Diverso lo scenario per il Siviglia, arrivato come sfavorito a questa finale. E non poteva essere altrimenti, vista la maggior forza ed esperienza degli avversari. A differenza delle due Coppe UEFA vinte nel biennio 2006-2007, gli andalusi arrivavano all'ultimo atto di Torino come la squadra già battuta. Ma nessuno ha fatto i conti con la giusta fortuna che stava dalla parte della squadra di Unai Emery: gli spagnoli hanno giocato una gara molto ordinata nella prima frazione, risultando la squadra migliore (anche se hanno rischiato a fine tempo). Poi sono spariti dal campo e solo l'occasione di Bacca nei tempi supplementari ha ricordato che il Siviglia era in campo. Per il resto, tanta difesa e un'ottima partita di Beto, Pareja, Fazio e M'Bia. Diciamo che Unai Emery poteva vincerla prima: la difesa del Benfica non è sembrata granitica, eppure ieri il tecnico degli andalusi se l'è giocata con una difesa a quattro, più M'Bia e Daniel Carriço come mediani nel suo 4-2-3-1. Insomma, praticamente altri due - sopratutto il portoghese - che hanno un passato in difesa, più Rakitić spostato nella posizione di trequartista. La carta Marin è durata giusto mezz'ora, mentre Gameiro è entrato solo al 105' (anche se poi ha segnato il rigore decisivo).
E pensare che questa coppa il Siviglia non avrebbe neanche dovuto giocarla: l'anno scorso il club biancorosso arrivò nono in Liga, ma le sanzioni amministrative dell'Uefa nei confronti di Malaga e Rayo Vallecano esclusero queste due squadre dalla qualificazione all'Europa League. Da lì la lunga cavalcata, iniziata in una serata d'agosto contro il Mladost Podgorica e conclusasi ieri sera a Torino, dopo 19 gare e due lotterie dei calci di rigore. Va detto che il Siviglia ha mostrato una debolezza, quella di non mantenere il controllo della gara o del turno di qualificazione per la sua intera durata. Esempi? Contro il Betis, c'è stato il rischio di uscire dopo il 2-0 dell'andata; stessa situazione nei quarti contro il Porto. Infine, il Valencia aveva un piede e mezzo in finale di Europa League prima che la capocciata di M'Bia portasse gli andalusi a Torino. Un concetto ribadito anche stasera, con il Siviglia scomparso dal campo dopo il primo tempo.
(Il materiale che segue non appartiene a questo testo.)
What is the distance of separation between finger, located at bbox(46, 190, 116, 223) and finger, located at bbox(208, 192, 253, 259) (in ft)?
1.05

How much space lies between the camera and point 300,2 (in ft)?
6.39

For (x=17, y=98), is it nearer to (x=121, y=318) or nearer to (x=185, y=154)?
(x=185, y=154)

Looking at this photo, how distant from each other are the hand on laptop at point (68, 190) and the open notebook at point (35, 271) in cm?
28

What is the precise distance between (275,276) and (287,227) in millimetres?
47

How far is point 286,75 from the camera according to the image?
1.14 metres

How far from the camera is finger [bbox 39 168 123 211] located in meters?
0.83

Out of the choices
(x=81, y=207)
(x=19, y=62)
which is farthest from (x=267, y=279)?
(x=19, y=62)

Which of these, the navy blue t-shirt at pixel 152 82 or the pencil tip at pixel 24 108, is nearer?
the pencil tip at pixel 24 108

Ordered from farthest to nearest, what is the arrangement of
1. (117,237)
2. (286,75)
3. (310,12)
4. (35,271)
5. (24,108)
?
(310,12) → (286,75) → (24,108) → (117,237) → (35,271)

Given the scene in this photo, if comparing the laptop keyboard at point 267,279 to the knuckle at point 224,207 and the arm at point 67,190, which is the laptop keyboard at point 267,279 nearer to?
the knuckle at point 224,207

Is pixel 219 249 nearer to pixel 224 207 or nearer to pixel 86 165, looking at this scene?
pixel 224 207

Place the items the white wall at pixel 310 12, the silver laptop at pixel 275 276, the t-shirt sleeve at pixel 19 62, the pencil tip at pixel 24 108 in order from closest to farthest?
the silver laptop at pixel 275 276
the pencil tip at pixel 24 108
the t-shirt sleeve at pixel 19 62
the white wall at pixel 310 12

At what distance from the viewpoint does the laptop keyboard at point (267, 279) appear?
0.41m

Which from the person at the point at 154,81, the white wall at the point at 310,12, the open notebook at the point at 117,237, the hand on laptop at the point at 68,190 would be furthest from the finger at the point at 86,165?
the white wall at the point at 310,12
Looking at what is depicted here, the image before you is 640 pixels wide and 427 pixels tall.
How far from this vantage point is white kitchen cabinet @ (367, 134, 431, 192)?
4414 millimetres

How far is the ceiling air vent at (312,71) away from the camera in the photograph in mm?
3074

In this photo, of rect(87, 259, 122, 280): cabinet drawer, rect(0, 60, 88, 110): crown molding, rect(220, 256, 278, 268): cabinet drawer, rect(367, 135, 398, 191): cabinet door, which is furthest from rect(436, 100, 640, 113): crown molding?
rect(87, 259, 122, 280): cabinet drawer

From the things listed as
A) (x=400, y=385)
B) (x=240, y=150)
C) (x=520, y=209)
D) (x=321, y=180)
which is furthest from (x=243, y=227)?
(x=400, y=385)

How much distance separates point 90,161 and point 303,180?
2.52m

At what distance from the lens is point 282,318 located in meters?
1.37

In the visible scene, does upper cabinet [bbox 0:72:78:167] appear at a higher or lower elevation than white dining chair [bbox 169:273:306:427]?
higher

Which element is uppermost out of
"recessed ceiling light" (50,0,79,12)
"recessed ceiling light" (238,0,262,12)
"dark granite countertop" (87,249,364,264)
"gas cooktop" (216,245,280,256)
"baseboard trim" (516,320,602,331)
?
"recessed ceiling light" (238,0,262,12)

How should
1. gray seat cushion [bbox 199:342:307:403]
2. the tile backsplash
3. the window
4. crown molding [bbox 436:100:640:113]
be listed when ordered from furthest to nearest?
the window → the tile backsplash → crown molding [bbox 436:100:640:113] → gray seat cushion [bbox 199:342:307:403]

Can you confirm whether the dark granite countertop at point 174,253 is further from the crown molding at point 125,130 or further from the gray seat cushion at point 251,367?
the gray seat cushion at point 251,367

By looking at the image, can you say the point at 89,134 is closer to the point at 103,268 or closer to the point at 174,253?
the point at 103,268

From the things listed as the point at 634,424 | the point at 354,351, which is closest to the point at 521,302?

Una dedica per questa coppa va anche ad Antonio Puerta, morto nell'agosto 2007 e che faceva parte di quello squadrone che vinse per due volte questa competizione. Se non fosse scomparso, sarebbe entrato nel ciclo di vittorie della Spagna. E forse avrebbe alzato questa coppa ieri sera. A distanza di quasi sette anni dalla sua scomparsa, pochi erano coloro che erano rimasti di quell'epoca e che potevano ricordare il compagno: Javi Varas, Federico Fazio, José Antonio Reyes. Ma nessuno si è dimenticato di lui in curva. Insomma, è stato un tuffo nel passato. Già, quel passato che invece continua a inseguire il Benfica: Guttmann sarà pure morto, ma la sua maledizione vive ancora.

Il Siviglia alza la sua terza Europa League in meno di un decennio.